◆ Requirements: State how many lines in the items below contain the word "this". Reply with the number alone.
··· Given information
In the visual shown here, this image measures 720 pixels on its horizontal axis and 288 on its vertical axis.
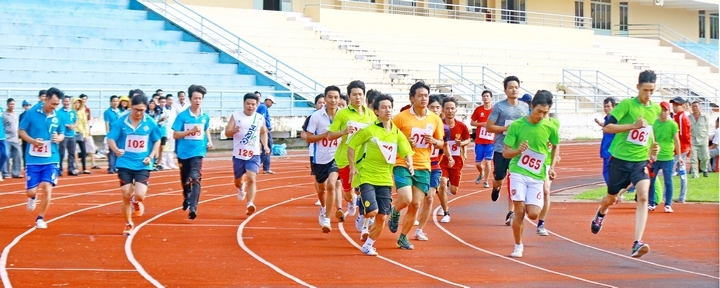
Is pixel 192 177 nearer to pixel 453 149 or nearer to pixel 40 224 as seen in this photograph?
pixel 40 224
······
··· Given information
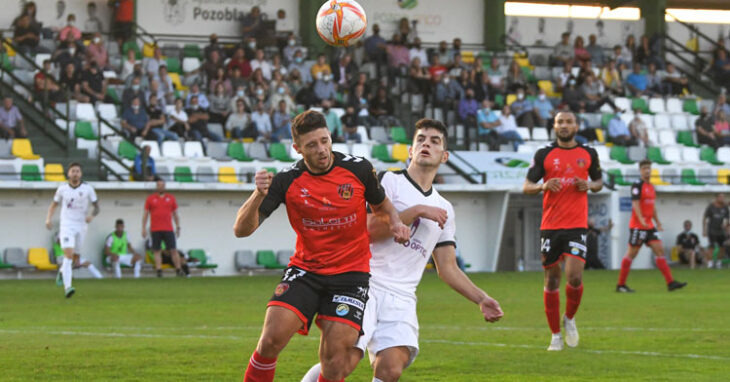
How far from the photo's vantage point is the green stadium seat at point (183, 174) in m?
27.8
······
◆ Written solution: 2